**Aim 1:**
Below, a forum thread explains how to run code after an ajax call finishes. List the option names that its code passes in the object given to $.ajax.

[START OF Quoted passage]

How can I do something, for instance a function or event after this ajax proces is finished. The problem is I have to append something to the data recieved by the ajax call. But I can't append on window load because the data is still being processed.
Put it in the success handler of the ajax call:
$(window).load(function () {
$.ajax({
url: someUrl,
type: "get",
dataType: "",
success: function(data) {
// do whatever you want with data
}
});
});
You can call that in the success callback function of Ajax request
success: function(data) {
myFunction() ; // If function
$('#elementID').click() // If you want to trigger a click event
}
You may use the
`$(document).ready`
So it will be similar to this:
$(document).ready(function(){
$.ajax({
url: someUrl,
type: "get",
dataType: "",
success: function(data) {
//Your code should be here
After
success: function(data) {
for (var ii = 0; ii < data.length; ii++){
building html here
}
your code here
}
you want to enter in your functions within the success function for the ajax call but before the call is complete.

[END OF Quoted passage]
[START OF Exercise data]

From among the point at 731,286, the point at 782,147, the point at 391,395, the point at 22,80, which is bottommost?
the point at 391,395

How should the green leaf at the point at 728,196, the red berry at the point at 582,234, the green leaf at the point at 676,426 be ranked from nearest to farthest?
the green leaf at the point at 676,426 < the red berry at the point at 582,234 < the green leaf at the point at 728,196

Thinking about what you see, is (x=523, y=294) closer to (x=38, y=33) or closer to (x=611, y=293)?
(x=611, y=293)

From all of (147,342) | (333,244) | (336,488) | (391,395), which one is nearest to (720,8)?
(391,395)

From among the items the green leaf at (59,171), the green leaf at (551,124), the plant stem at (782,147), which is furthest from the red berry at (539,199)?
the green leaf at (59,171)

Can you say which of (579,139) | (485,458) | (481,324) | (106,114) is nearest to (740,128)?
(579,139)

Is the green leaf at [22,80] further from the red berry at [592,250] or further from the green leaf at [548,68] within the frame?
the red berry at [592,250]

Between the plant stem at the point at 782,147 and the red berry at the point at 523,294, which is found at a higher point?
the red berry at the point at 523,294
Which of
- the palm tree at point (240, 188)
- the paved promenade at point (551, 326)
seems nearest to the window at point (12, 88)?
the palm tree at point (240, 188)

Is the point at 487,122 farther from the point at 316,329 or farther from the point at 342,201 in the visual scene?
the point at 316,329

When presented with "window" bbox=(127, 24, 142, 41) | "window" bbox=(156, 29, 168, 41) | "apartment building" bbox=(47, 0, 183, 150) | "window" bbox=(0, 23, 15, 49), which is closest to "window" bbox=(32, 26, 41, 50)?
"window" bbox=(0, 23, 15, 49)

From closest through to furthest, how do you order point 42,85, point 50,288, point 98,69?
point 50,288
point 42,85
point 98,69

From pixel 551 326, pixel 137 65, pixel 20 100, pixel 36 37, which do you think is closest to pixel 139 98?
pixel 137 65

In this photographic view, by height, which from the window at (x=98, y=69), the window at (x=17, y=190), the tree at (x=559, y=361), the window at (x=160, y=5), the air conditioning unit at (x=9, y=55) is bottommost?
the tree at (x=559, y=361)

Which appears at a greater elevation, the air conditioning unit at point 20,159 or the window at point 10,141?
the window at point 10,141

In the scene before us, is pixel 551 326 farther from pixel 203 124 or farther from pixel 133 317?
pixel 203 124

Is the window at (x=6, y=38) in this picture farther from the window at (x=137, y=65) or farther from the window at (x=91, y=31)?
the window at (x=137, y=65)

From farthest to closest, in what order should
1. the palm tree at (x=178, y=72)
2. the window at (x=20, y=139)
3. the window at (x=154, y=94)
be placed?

[END OF Exercise data]

**Aim 2:**
Pull out each line of the rows above that contains the word "among".

**Complete response 1:**
url, type, dataType, success

**Complete response 2:**
From among the point at 731,286, the point at 782,147, the point at 391,395, the point at 22,80, which is bottommost?
From among the items the green leaf at (59,171), the green leaf at (551,124), the plant stem at (782,147), which is furthest from the red berry at (539,199)?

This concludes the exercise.